Abstract

e12027 Background: Peripheral neuropathy (PN) is a severe, dose-limiting toxicity of paclitaxel that occurs in up to 25% of patients and can lead to permanent loss of balance and manual dexterity. Due to the lack of effective strategies for PN prevention or treatment, there is a critical need to identify predictive risk factors for paclitaxel-induced PN. Vitamin insufficiencies are known risk factors for PN in other disease states. However, the effect of vitamin insufficiency on paclitaxel-induced PN has not been adequately investigated.

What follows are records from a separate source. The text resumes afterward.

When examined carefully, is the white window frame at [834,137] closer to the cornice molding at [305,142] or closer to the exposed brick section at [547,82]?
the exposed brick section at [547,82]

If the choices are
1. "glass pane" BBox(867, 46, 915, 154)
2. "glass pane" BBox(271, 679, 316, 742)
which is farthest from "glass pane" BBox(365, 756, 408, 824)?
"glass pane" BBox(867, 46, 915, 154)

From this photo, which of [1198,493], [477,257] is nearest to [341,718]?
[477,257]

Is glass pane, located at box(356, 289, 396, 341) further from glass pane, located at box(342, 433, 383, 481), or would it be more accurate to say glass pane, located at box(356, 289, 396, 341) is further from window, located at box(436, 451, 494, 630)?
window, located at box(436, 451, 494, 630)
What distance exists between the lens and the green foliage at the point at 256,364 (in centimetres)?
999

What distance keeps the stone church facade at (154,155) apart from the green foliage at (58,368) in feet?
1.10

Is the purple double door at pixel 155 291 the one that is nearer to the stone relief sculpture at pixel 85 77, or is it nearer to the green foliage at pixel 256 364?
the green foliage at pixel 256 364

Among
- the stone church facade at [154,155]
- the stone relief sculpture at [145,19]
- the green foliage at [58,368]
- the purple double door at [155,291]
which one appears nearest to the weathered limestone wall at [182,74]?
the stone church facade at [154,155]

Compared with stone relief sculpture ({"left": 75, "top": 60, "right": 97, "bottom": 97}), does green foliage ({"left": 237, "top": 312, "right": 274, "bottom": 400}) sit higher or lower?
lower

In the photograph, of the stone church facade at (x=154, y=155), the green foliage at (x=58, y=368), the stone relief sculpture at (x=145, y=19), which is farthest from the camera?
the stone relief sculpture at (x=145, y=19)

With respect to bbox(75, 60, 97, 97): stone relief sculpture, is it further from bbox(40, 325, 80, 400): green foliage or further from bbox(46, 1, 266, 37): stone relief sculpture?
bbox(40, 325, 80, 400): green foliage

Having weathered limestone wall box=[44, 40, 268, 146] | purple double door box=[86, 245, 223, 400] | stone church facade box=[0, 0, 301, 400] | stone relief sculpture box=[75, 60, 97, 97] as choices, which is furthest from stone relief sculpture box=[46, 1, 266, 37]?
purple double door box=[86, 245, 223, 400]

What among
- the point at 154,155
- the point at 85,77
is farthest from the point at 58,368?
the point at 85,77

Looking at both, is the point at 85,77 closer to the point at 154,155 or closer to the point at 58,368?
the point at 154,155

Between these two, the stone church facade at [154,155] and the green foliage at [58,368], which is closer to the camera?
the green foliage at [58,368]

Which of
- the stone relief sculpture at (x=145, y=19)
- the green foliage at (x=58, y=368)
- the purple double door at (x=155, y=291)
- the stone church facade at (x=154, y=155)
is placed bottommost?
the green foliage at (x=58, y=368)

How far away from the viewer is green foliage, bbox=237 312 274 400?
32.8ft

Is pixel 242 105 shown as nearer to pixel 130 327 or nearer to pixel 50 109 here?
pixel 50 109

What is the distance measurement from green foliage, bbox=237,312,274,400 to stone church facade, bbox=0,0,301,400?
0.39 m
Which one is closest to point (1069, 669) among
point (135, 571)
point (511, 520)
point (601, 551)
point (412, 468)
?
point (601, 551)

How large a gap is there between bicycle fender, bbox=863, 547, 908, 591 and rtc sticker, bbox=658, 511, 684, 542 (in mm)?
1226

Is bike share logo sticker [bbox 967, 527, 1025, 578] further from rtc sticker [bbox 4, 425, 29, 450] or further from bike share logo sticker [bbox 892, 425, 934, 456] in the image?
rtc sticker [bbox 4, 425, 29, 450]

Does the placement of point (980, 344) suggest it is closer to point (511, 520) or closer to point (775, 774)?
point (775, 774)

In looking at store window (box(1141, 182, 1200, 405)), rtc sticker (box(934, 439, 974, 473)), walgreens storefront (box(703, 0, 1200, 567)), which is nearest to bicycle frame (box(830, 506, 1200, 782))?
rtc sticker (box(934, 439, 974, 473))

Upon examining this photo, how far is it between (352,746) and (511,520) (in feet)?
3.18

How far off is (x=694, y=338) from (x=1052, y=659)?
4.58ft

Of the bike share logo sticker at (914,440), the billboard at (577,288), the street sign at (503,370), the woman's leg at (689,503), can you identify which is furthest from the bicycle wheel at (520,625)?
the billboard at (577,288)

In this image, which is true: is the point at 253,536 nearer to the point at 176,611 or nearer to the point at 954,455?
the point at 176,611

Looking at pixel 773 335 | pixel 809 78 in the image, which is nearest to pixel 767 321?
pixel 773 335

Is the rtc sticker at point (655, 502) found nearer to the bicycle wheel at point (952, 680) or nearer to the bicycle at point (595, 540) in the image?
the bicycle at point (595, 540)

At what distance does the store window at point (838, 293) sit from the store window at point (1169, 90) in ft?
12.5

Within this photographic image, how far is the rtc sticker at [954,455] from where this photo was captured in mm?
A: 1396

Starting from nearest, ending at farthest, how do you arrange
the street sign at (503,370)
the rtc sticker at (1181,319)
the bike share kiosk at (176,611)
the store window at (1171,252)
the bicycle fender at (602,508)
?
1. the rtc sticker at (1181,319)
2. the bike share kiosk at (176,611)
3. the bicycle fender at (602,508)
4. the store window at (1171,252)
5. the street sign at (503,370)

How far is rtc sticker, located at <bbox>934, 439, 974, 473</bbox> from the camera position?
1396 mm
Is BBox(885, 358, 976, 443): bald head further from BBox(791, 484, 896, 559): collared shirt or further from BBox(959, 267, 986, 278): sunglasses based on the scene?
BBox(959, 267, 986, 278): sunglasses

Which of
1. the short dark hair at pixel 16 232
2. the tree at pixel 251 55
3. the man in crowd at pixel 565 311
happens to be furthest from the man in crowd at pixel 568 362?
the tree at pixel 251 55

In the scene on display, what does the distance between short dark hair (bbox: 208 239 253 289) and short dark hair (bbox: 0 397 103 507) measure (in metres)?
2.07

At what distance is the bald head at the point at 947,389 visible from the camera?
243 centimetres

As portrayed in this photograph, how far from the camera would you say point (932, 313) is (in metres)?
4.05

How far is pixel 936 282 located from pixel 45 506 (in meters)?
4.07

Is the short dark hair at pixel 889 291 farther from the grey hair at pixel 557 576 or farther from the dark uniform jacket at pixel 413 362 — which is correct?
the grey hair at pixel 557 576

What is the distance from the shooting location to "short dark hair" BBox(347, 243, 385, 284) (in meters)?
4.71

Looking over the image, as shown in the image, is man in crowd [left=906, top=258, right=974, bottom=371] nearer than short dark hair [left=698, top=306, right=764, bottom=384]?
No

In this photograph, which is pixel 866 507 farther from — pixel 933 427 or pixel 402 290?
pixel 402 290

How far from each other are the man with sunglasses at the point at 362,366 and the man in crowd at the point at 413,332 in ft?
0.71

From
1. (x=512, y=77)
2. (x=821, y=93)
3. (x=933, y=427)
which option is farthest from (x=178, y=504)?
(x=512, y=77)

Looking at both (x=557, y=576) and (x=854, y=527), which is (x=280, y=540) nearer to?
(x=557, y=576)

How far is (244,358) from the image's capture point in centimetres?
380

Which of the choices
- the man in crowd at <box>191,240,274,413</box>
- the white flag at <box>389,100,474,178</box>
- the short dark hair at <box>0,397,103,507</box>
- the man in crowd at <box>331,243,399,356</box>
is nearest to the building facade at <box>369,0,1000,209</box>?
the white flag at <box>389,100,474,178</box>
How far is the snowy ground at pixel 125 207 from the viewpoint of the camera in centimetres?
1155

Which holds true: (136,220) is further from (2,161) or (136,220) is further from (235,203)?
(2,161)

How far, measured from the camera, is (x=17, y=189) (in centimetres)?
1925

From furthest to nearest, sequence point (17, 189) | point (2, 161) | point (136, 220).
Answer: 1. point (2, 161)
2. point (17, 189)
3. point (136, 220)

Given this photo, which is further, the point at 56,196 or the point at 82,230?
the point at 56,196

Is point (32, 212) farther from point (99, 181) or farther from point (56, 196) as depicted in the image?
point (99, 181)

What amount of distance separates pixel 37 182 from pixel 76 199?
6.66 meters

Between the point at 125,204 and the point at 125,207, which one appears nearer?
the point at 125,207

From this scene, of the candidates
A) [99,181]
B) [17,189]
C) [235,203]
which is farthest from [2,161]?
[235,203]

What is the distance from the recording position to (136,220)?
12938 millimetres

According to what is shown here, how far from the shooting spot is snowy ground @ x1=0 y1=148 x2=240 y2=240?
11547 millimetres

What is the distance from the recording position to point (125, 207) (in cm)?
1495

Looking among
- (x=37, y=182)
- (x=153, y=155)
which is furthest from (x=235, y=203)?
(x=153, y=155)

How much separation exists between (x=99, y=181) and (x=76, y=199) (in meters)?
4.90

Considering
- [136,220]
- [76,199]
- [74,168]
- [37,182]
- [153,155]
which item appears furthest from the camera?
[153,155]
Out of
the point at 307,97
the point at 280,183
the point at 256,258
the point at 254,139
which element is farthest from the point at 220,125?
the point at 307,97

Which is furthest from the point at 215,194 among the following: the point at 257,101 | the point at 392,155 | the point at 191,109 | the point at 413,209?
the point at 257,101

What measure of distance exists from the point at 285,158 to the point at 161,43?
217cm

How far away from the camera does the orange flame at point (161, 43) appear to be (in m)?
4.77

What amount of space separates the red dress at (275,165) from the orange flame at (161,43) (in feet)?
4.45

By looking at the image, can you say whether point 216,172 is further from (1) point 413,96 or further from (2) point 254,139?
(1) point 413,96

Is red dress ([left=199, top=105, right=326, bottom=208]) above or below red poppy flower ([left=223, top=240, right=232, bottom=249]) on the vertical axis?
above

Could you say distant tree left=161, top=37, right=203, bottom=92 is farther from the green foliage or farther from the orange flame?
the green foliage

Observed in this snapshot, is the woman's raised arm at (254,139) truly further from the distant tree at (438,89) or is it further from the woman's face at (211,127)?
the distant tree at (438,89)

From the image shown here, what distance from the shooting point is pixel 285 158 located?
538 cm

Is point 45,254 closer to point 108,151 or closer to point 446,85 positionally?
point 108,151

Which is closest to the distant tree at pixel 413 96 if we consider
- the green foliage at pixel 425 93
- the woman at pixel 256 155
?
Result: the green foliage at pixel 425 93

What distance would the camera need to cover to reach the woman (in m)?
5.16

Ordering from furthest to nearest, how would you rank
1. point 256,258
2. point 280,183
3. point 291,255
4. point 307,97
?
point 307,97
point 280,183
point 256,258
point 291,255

Methods: Baseline levels of vitamin D and other nutrients (vitamin B, homocysteine, folate) were measured, and PN was assessed weekly in an observational trial of patients receiving paclitaxel 80 mg/m2 for 12 weeks for non-metastatic breast cancer (NCT0233811). Nutrient levels were measured by Michigan Medicine and insufficiency defined by institutional standards (vitamin D insufficiency < 20 ng/mL). In the primary analysis, the maximum increase from baseline in the 8-item sensory subscale (ΔCIPN8) of the EORTC CIPN20, a validated patient-reported PN assessment tool, was compared in nutrient insufficient and sufficient patients. The effect of vitamin insufficiencies on PN-induced treatment disruptions (dose decrease, delay, or discontinuation) was conducted as a secondary analysis. Results: Only vitamin D insufficiency was identified in enough patients for analysis (15/37 = 41%). Vitamin D insufficient patients reported a greater mean (+/- SD) ΔCIPN8 (36.39 ±22.8) than vitamin D sufficient patients (16.29 ±16.3) (p = 0.003). However, the increase in treatment disruption for vitamin D insufficient patients was not significant (OR = 2.98, 95% CI [0.72, 12.34], p = 0.16). Conclusions: Paclitaxel-treated patients who were vitamin D insufficient at baseline had greater increases in patient-reported PN. If validated in larger studies, vitamin D insufficiency may be a clinically translatable, modifiable risk factor that can be used to prevent paclitaxel-induced PN in patients with non-metastatic breast cancer.